Raimundo Atesiano had a statistic to tout at a city council meeting for the tiny village of 3,000 in the middle of Florida's Miami-Dade County.
The Biscayne Park Police Department, of which Atesiano was police chief at the time, had a clearance rate of 100 percent for burglaries, he said at the July 2013 meeting, according to federal court documents.
But the statistics were a fictitious stunt to gain favor with elected officials, according to an indictment filed by Benjamin Greenberg, the United States Attorney for South Florida, which his office announced on Monday.
Atesiano, with the help of two officers from his department, conspired to falsely arrest and charge a 16-year-old for four unsolved burglary cases that year, prosecutors said.

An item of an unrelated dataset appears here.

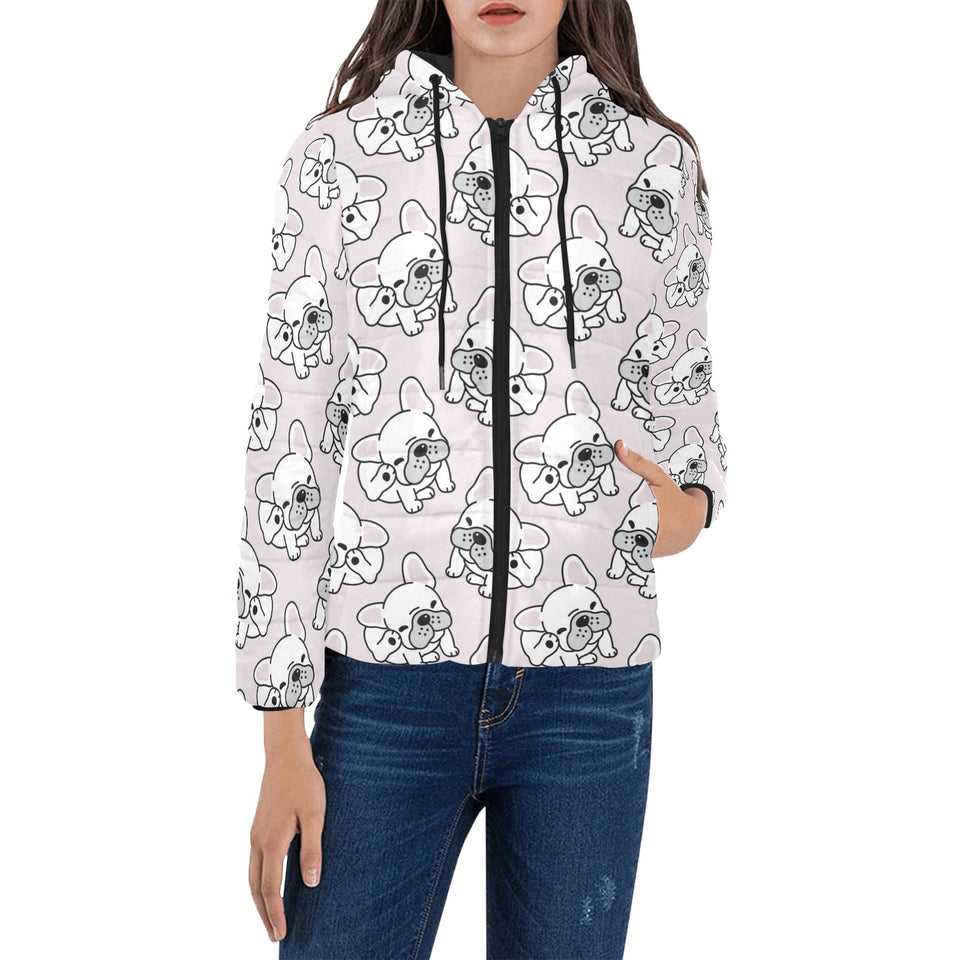 Cute french bulldog pattern Women's Padded Hooded Jacket
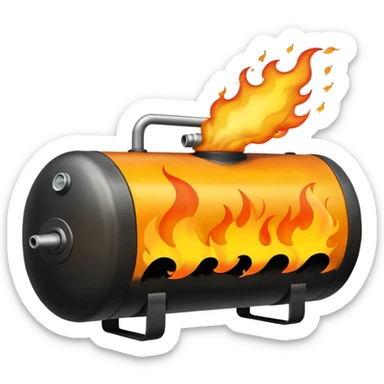 fuel tank on fire sticker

Atesiano and the two former officers, Charlie Dayoub and Raul Fernandez, were charged by federal prosecutors with conspiracy to violate civil rights under color of law and deprivation of the 16-year-old's civil rights. The three could face 11-year sentences in prison if convicted.
The incident began on June 13, when Atesiano told Dayoub and Fernandez that he "wanted them to unlawfully arrest T.D. for unsolved burglaries despite knowing that there was no evidence that T.D. had committed the burglaries," prosecutors said. Dayoub and Fernandez gathered information for the arrest "knowing there was no evidence and no lawful basis to arrest and charge T.D," officials said.
The four burglaries for which the person listed in documents only as T.D. was charged occurred between April and May of that year.
Prosecutors said that Fernandez agreed to write and notarize the four arrest affidavits with "false narratives," and Dayoub signed the affadavits, the indictment said.
Neil Schuster, who was identified by the Miami Herald as Atesanio's lawyer, did not immediately return a request for comment. Fernandez and Dayoub are expected in court later this month, a spokeswoman for the United States Attorney's office said.
The Herald reported that Atesanio surrendered to authorities and appeared in federal court on Monday. He was released on $50,000 bond and has an arraignment scheduled for June 25.
Atesiano has been accused of improprieties in the past. According to ethics forms filed with Miami-Dade County, he was investigated to see if he had exploited his position as police chief to use public funds to repay a personal loan to an officer in his department in 2014. He admitted to drawing up a contract with the employee, in which Fernandez had been named as a witness, but said that it was a joke. Investigators closed the complaint without recommending disciplinary action, after finding insufficient evidence that the loan was ever given.